If you have ever seen or filled out a scorecard in Greenhouse Recruiting, you likely noticed our unique measurement scale for assessing candidate attributes and performance. Our teams are regularly asked about our rationale behind a combination of colors and emojis instead of a traditional 5-point scale (i.e., 1 to 5, Strongly Disagree to Strongly Agree), and are met with a variety of feedback on our choice.

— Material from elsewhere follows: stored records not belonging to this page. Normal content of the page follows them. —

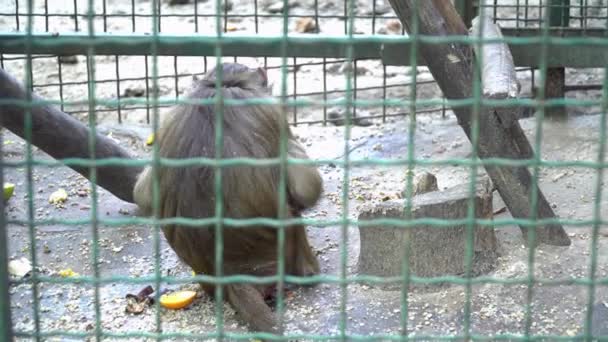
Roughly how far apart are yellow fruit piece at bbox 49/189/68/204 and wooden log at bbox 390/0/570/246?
2250 mm

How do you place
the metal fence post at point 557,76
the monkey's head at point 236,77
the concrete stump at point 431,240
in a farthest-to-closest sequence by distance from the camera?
the metal fence post at point 557,76 < the monkey's head at point 236,77 < the concrete stump at point 431,240

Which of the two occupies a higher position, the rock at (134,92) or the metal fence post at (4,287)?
the rock at (134,92)

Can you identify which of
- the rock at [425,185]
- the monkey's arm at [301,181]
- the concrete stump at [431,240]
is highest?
the monkey's arm at [301,181]

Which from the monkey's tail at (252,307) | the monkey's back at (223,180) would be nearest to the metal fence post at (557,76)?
the monkey's back at (223,180)

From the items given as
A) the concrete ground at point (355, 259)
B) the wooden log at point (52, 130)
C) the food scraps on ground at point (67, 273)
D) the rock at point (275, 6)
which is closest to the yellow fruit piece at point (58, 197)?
the concrete ground at point (355, 259)

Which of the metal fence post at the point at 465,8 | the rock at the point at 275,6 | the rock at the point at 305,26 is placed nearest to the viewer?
the metal fence post at the point at 465,8

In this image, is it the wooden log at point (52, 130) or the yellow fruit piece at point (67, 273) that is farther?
the yellow fruit piece at point (67, 273)

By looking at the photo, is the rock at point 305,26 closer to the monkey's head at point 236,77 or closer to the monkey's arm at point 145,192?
the monkey's head at point 236,77

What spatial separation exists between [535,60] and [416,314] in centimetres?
182

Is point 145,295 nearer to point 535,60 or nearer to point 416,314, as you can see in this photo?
point 416,314

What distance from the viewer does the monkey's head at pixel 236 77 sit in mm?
4059

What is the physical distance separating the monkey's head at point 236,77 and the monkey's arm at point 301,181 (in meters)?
0.30

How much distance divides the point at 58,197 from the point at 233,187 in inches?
69.7

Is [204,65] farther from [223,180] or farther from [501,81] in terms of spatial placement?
[501,81]
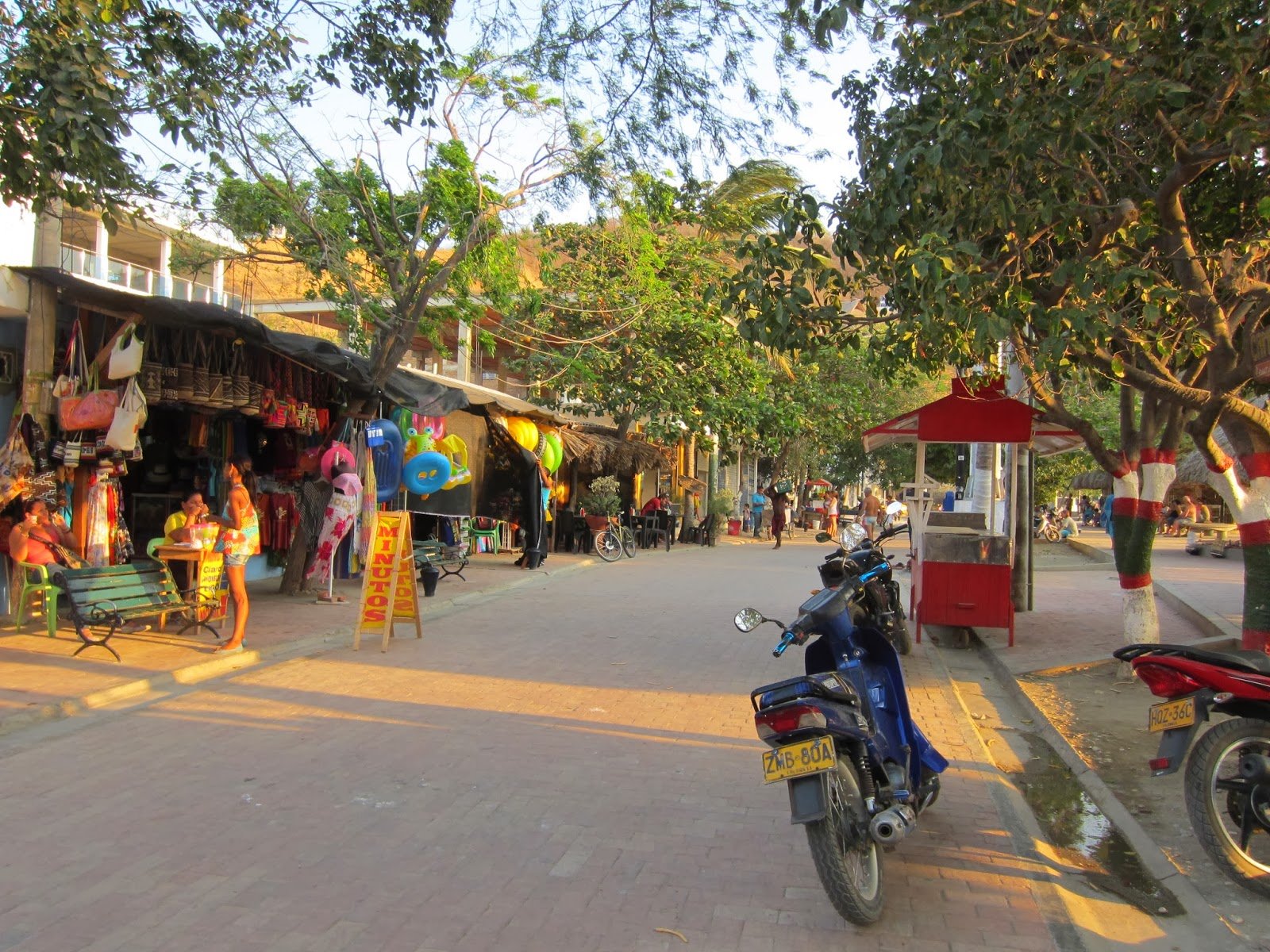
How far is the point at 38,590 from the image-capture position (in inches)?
365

Our choice of measurement scale here was far from random — in fact, our choice was heavily informed by research in the field of psychometrics. Psychometrics is the study of quantitative measurement practices in the social sciences. A psychometrician generally researches best practices in evaluating the quality of metrics (i.e., survey items), measurement scales (i.e., Strongly Disagree to Strongly Disagree), and other related factors that contribute to the accuracy of the behavior or process you’re trying to capture.1

In this article, we will introduce our justification for excluding numbers, text/worded scales, and our ultimate choice to use color and symbolic scales in Greenhouse Recruiting scorecards. Additionally, this article will share some interesting facts about how people tend to respond to surveys with only the smallest tweaks in measurement scales.

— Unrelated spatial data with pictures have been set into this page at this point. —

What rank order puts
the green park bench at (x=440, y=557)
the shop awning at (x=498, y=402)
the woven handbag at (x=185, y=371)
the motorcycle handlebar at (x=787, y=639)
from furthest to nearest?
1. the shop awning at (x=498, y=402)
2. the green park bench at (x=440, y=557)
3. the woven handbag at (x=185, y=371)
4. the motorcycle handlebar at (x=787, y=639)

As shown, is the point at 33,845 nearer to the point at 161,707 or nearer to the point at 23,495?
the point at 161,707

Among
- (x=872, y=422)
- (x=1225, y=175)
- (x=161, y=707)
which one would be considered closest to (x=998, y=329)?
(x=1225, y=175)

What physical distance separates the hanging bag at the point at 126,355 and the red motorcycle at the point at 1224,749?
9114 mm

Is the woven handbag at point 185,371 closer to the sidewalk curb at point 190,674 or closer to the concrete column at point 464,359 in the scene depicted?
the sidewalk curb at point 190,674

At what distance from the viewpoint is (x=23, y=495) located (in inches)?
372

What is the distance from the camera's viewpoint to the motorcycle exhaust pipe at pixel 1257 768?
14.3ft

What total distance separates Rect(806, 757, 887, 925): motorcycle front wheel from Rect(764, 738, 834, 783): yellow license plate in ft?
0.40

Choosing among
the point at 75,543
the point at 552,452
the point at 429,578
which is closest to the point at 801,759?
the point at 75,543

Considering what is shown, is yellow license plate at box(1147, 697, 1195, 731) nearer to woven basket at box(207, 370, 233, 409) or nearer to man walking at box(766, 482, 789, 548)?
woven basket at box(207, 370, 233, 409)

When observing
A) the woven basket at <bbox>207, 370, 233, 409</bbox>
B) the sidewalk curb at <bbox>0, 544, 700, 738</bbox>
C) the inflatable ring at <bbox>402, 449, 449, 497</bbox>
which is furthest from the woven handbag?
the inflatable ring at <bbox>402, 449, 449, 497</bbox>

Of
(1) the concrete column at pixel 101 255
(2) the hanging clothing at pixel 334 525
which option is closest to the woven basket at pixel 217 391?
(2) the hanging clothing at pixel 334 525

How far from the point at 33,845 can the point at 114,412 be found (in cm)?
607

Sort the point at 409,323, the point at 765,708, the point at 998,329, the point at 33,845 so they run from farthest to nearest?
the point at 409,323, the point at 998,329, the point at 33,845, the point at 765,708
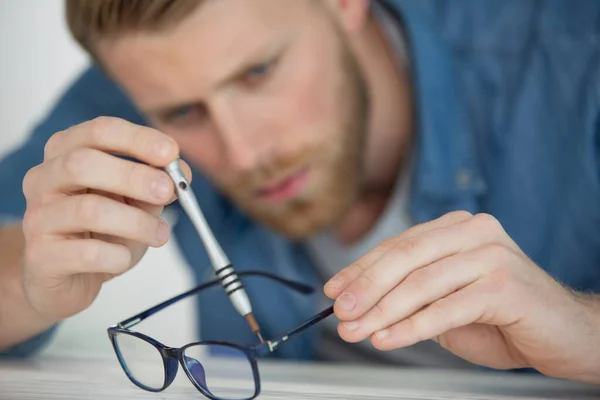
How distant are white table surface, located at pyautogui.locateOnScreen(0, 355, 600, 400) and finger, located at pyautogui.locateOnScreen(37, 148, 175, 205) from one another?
153mm

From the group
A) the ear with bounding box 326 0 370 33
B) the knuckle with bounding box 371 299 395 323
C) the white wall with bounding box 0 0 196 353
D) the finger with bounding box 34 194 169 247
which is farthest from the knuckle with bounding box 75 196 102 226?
the white wall with bounding box 0 0 196 353

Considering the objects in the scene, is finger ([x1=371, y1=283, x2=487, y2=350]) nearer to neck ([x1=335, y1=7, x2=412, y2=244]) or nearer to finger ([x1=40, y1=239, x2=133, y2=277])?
finger ([x1=40, y1=239, x2=133, y2=277])

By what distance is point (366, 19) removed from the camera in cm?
103

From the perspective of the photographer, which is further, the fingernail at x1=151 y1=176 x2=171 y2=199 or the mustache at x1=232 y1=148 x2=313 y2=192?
the mustache at x1=232 y1=148 x2=313 y2=192

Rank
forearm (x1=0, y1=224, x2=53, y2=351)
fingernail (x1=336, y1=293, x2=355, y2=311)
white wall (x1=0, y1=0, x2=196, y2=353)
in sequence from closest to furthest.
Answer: fingernail (x1=336, y1=293, x2=355, y2=311), forearm (x1=0, y1=224, x2=53, y2=351), white wall (x1=0, y1=0, x2=196, y2=353)

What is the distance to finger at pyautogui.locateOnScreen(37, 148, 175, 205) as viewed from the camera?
0.47 m

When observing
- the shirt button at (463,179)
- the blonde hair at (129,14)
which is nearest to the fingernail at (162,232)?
the blonde hair at (129,14)

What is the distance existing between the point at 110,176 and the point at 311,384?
9.6 inches

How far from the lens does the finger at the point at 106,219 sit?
0.48 meters

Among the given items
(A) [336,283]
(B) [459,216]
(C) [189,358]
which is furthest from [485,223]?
(C) [189,358]

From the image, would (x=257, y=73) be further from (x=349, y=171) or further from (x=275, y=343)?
(x=275, y=343)

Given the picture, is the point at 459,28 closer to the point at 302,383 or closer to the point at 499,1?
the point at 499,1

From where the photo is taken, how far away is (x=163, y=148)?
464 mm

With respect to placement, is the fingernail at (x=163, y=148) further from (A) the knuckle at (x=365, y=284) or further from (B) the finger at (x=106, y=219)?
(A) the knuckle at (x=365, y=284)
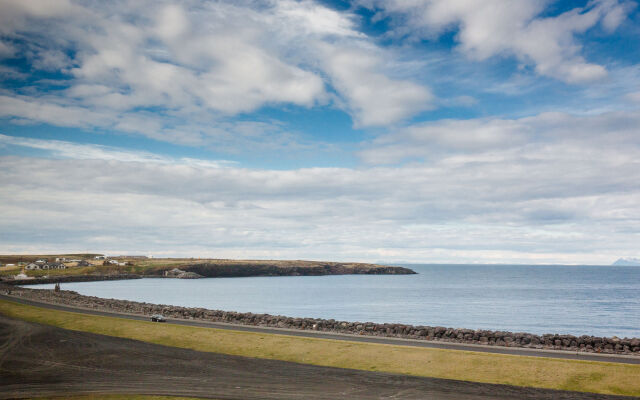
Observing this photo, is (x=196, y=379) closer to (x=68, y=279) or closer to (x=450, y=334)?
(x=450, y=334)

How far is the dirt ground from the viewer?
2036 cm

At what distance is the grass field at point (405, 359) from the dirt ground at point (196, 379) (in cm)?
132

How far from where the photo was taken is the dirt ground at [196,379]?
20359 mm

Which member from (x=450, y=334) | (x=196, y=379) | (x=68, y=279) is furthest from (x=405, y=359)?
(x=68, y=279)

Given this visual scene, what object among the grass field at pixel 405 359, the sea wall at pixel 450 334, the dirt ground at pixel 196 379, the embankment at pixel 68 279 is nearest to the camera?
the dirt ground at pixel 196 379

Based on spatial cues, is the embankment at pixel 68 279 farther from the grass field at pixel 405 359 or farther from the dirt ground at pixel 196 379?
the dirt ground at pixel 196 379

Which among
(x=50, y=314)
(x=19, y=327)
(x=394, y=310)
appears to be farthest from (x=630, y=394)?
(x=394, y=310)

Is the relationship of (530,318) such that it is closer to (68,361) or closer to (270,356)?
(270,356)

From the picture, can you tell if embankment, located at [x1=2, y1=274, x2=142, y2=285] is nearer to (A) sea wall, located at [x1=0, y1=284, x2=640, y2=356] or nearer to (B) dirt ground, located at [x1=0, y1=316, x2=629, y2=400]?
(A) sea wall, located at [x1=0, y1=284, x2=640, y2=356]

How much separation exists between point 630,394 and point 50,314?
5092 centimetres

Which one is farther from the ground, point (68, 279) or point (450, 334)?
point (450, 334)

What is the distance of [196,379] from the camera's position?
2294 cm

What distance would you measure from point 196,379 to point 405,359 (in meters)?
12.0

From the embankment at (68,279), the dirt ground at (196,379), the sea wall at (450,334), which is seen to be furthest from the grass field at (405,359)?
the embankment at (68,279)
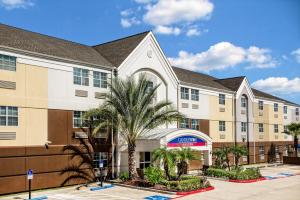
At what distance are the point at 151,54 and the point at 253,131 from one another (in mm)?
22279

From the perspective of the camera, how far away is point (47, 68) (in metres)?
28.3

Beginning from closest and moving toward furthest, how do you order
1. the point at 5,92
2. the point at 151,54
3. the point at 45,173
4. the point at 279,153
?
the point at 5,92 < the point at 45,173 < the point at 151,54 < the point at 279,153

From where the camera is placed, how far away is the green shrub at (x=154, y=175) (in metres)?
28.1

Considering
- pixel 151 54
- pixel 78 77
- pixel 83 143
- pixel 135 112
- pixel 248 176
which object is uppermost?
pixel 151 54

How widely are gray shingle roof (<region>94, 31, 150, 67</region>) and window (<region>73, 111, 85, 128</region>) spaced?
567 cm

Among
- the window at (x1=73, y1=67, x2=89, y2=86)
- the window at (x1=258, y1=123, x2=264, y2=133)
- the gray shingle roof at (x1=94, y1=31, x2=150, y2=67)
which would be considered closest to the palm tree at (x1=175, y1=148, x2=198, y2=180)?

Numerical Scale's Impact on Question Responses 

Have you noticed the wide variety of numerical scales used in survey questions to represent the same set of response choices? The following 5-point Likert scale is a common set of choices available as a range of answers to a survey question:


And so is this variation of the same scale:


Several studies on the use of Likert scales have demonstrated that people’s responses will vary based on the numbers shown (or not shown) to survey participants.2 Survey participants tend to evaluate and assign different weights to numbers that may introduce bias in any survey scale. Traditional academic research tends to collect data from larger sample sizes (i.e., 200–300 respondents) which helps balance out the variation in response rates from people’s interpretation of a scale. These sample sizes are generally much higher than you will see in the hiring process — as a Hiring Manager, you will likely receive candidate ratings from 5 to 10 people, and even fewer responses on each of the individual attributes to be evaluated. Any step Greenhouse Recruiting can take to reduce error and bias improves the quality of your candidate evaluations.

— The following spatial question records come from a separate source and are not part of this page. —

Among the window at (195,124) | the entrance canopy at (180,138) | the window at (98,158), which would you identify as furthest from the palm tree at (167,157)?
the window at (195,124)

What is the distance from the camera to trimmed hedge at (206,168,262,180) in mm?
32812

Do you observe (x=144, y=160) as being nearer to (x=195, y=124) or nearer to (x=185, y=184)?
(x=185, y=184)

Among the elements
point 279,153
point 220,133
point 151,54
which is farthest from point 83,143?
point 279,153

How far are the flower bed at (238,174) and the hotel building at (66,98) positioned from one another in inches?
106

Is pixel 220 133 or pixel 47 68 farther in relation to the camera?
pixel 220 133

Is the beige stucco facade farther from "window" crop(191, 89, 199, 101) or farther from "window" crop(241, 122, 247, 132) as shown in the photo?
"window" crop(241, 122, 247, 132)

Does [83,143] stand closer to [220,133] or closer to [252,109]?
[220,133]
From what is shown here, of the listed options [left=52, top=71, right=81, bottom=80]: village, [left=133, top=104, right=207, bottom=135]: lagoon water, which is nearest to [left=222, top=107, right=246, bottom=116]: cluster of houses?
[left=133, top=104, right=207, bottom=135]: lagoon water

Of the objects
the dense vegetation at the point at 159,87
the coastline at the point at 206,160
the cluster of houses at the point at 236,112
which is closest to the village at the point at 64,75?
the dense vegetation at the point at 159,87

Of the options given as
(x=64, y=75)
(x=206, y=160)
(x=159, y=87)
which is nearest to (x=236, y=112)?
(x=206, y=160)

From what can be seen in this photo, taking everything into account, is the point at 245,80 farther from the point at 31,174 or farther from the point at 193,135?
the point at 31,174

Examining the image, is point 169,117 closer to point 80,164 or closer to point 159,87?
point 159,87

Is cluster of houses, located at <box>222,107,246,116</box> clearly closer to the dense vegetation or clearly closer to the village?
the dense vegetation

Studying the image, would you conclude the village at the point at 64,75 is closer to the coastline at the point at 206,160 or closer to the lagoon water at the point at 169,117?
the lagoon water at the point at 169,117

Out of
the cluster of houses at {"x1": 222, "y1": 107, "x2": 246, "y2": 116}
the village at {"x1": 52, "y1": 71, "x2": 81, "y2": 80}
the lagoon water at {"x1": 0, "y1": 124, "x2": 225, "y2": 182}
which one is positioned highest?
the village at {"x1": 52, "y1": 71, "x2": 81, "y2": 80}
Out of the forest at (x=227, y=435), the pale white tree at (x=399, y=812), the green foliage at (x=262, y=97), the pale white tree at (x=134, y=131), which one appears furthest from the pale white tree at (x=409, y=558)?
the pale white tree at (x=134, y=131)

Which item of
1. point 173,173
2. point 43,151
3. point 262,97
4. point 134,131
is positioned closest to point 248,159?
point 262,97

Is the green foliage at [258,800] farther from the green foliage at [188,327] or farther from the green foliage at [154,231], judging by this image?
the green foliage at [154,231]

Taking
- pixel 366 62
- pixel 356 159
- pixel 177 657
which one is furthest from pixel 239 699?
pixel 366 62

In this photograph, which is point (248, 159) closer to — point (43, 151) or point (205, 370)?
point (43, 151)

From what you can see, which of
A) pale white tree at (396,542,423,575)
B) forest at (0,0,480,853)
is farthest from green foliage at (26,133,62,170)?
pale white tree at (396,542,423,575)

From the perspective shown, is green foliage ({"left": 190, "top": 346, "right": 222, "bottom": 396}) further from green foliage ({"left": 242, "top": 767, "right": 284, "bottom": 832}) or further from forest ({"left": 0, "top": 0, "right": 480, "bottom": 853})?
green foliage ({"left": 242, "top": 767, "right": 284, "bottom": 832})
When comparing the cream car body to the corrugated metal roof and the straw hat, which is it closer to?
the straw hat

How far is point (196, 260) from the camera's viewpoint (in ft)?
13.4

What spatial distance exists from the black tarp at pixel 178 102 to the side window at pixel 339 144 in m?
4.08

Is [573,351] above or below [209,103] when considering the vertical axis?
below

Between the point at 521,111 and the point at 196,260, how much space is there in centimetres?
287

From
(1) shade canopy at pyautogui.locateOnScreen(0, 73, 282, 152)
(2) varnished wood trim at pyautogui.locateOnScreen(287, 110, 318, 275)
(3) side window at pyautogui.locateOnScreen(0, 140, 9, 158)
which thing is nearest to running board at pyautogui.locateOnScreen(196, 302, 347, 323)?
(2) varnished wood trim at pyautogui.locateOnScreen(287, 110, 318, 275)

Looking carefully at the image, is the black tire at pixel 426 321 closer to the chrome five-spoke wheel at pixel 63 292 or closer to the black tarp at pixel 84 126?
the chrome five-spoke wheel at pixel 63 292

Cultural and Regional Response Differences to Worded Measurement Scales

Did you know that residents of the United States tend to respond overwhelmingly positive to most survey questions they receive than many other parts of the world?3 These differences in survey responses do not reflect any cultural differences in optimism or agreement — in fact, people in the United States tend to be less positive and trusting of institutions as a whole.4 In the U.S. respondents likely respond to a question as Strongly Agree unless they have a clear reason to disagree with the statement being made. In other parts of the world, such as in mainland China,3  respondents will respond more neutrally unless they have a clear justification for strongly agreeing with the statement.

Excluding a worded scale ensures that your Hiring Managers can be confident that your candidate is being evaluated consistently across interviewers, and is not subject to bias associated with different individuals’ interpretations of Strongly Agree/Strongly Disagree.


Color Heuristics vs Words 

People tend to respond more consistently and powerfully to color heuristics than they do to words. Humans process colors & symbols in a different region of the brain than words or numbers.5 We also more readily associate colors with a negative or positive valuation based on opacity, etc.6 By using shades of red, yellow, and green as heuristics to evaluate your candidates, Greenhouse Recruiting hopes to provide you with more consistent results across individuals and teams as you make your hiring decisions.

Ultimately, our scorecard rating setup was created in the interests of providing customers with the best possible platform for reducing bias and individual differences. We’re always open to feedback and evidence-based approaches to better reaching that goal.



1. Psychometric Society: What is psychometrics? 

2. Weijters, B., Cabooter, E., & Schillewaert, N. (2010). The effect of rating scale format on response styles: The number of response categories and response category labels. 

3. Lee, J. W., Jones, P. S., Mineyama, Y., & Zhang, X. E. (2002). Cultural differences in responses to a Likert scale. Research in nursing & health, 25(4), 295–306.

4. Twenge, J. M., Campbell, W. K., & Carter, N. T. (2014). Declines in trust in others and confidence in institutions among American adults and late adolescents, 1972–2012. Psychological Science, 25(10), 1914–1923.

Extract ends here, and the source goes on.